This re-addition to Spotify and Apple Music comes practically a year after Snoop had the albums removed from DSPs. At the time, he explained that the platforms were not paying enough and he hoped to make the albums available as NFTs in the metaverse and eventually on a potential Death Row app.

“First thing I did was snatch all the music off those platforms traditionally known to people because those platforms don’t pay,” he said during an April 2022 interview on the Drink Champs podcast. “And those platforms get millions and millions of streams, and nobody gets paid other than the record labels. So what I wanted to do is snatch my music off, create a platform similar to Amazon, Netflix, Hulu. It’ll be a Death Row app, and the music, in the meantime, will live in the metaverse.”

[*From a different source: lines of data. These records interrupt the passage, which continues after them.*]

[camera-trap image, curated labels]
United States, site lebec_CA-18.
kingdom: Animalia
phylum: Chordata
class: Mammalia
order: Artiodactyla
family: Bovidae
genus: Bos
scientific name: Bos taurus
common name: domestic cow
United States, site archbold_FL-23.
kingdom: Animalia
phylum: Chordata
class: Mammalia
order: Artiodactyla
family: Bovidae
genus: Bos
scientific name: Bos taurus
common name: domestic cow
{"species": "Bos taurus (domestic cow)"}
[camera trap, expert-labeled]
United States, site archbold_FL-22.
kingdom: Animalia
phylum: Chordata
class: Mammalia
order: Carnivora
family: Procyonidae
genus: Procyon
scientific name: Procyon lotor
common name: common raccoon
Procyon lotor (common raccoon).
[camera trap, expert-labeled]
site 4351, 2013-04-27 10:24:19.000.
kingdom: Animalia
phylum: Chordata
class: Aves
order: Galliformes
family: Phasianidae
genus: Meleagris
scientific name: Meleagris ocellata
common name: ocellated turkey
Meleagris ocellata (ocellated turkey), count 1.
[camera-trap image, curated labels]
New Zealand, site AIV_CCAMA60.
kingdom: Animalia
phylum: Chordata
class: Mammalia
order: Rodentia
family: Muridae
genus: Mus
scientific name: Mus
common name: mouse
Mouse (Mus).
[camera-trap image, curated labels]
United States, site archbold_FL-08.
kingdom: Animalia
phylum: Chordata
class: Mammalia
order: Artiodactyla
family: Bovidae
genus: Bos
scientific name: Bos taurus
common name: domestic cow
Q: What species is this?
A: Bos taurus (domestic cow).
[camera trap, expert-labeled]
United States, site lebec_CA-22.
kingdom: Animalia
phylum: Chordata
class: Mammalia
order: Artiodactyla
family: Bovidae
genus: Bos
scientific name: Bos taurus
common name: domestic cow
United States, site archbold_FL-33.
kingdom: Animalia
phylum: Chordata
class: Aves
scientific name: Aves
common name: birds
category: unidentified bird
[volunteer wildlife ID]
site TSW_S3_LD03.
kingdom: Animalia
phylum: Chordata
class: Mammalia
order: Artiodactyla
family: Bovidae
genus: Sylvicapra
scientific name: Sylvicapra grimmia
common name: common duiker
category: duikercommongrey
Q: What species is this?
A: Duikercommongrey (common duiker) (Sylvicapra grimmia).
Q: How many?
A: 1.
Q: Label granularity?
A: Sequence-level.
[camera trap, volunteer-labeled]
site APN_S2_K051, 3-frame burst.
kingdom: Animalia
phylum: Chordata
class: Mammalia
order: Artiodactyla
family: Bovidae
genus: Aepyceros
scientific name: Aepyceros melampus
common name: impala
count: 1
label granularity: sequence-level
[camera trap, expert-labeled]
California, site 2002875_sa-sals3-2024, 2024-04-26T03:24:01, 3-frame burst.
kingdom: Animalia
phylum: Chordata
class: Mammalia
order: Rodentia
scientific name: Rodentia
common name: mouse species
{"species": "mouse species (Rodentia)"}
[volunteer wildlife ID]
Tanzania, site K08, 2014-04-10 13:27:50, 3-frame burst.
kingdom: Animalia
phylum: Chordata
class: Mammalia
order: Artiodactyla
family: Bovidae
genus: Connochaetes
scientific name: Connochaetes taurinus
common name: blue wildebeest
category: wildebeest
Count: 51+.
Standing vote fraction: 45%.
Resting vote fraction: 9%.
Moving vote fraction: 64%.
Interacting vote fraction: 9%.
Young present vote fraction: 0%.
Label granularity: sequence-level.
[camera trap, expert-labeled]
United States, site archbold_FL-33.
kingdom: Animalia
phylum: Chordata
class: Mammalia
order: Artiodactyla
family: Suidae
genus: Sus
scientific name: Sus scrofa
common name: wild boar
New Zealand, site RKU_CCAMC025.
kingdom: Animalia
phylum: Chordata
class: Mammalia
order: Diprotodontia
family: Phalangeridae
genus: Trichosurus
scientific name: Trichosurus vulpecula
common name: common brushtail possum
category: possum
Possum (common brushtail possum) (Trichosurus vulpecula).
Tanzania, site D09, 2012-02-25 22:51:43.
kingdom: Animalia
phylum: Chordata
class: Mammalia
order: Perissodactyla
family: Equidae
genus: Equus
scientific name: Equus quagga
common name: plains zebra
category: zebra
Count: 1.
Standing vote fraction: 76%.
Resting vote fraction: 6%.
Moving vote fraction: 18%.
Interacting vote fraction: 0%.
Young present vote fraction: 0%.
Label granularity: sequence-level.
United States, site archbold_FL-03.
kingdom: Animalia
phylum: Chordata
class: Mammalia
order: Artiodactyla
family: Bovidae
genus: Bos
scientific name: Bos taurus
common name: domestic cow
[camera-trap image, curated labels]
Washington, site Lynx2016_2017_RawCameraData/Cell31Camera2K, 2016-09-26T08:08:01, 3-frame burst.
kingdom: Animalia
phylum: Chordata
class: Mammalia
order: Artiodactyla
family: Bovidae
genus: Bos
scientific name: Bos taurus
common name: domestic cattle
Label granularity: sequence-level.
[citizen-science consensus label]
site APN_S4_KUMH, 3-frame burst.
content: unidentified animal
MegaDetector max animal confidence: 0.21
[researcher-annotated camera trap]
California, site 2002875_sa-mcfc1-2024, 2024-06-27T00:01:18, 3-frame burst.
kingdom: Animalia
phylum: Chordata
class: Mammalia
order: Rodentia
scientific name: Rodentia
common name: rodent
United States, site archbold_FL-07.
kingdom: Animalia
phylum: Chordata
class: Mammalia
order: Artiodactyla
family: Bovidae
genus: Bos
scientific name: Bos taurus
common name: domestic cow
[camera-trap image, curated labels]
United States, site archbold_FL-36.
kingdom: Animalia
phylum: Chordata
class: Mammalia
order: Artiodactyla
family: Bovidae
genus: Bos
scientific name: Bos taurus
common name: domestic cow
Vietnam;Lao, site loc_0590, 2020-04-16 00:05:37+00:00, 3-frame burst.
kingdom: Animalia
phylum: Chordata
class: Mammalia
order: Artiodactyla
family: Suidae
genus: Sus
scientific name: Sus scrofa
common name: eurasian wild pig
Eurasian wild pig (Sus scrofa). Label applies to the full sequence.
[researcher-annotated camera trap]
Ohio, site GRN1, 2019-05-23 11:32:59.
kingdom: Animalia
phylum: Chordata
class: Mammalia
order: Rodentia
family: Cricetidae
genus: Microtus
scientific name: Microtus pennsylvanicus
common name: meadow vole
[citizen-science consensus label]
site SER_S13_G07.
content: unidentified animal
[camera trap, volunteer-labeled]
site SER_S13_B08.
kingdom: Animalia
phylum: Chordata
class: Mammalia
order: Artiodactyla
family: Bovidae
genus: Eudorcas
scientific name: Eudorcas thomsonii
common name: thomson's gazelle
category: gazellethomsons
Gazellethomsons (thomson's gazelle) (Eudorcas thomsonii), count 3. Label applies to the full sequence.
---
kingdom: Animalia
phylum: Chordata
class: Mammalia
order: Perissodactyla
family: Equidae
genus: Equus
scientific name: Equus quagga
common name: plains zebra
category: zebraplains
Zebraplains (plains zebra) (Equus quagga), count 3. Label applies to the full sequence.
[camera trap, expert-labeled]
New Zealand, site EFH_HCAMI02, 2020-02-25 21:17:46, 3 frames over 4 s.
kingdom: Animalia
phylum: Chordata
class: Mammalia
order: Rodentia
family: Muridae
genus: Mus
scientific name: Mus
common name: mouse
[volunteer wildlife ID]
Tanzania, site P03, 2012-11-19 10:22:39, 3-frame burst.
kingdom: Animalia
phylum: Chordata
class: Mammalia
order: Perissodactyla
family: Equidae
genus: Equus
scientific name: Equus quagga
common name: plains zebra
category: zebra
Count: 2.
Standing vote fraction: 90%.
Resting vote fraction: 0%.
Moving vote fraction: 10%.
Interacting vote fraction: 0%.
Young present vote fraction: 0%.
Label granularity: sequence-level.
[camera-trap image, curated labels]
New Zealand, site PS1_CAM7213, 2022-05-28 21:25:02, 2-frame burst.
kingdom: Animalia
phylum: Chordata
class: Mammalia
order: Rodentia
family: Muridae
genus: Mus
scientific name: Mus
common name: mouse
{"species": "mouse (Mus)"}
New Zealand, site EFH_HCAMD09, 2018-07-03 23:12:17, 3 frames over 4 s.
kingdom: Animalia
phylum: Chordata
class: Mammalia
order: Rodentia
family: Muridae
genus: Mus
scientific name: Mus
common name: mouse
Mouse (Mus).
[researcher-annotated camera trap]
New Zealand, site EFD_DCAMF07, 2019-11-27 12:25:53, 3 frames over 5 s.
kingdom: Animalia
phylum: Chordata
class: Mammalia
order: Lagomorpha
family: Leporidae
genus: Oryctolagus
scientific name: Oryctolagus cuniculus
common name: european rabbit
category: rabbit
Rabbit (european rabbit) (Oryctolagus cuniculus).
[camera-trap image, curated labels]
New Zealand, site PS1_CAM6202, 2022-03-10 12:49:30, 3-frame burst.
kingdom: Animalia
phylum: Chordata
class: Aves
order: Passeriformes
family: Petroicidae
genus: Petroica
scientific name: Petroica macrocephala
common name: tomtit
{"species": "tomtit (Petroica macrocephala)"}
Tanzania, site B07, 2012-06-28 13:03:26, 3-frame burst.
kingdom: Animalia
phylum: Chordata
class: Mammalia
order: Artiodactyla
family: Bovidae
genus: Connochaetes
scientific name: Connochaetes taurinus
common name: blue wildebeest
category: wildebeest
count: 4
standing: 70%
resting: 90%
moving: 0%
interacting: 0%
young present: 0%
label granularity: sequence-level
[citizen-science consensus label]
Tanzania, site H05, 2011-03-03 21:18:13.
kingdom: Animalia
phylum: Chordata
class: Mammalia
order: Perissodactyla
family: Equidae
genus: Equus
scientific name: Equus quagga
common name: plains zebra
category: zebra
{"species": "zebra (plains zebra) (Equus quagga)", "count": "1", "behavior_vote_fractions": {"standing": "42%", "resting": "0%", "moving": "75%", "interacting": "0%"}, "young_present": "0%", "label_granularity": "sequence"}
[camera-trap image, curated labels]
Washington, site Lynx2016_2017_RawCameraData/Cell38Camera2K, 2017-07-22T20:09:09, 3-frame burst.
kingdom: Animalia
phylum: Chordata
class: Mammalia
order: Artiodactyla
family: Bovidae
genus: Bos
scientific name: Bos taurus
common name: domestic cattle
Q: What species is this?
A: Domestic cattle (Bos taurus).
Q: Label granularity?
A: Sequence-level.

That plan has not come to fruition yet. But, this new development comes just one day after Snoop inked a deal with gamma, a new music discovery platform that aims to rival TikTok and uplift Black artists. Larry Jackson, former Apple executive and founder of gamma, signed Snoop to a deal that will see Snoop release two new solo albums and distribute the already existing Death Row catalog in partnership with Apple.

It’s unclear if one of the two impending Snoop Dogg albums will be his collaborative effort with Dr. Dre titled Missionary, which was meant to release in November 2022. But, it seems with each announcement, Snoop christens it with an album. In Summer 2021, he started a new gig as Executive Creative and Strategic Consultant at Def Jam and simultaneously released his compilation album Algorithm. Then in February 2022 when he acquired Death Row Records, he accompanied the occasion with a new project BODR (Bacc on Death Row).

Ultimately, it seems Snoop Dogg just wants the best for the record label that helped launch his career decades ago. Additionally, he just wants his fans to have access to his music. So, this week appears to have been an overwhelming success in both those categories.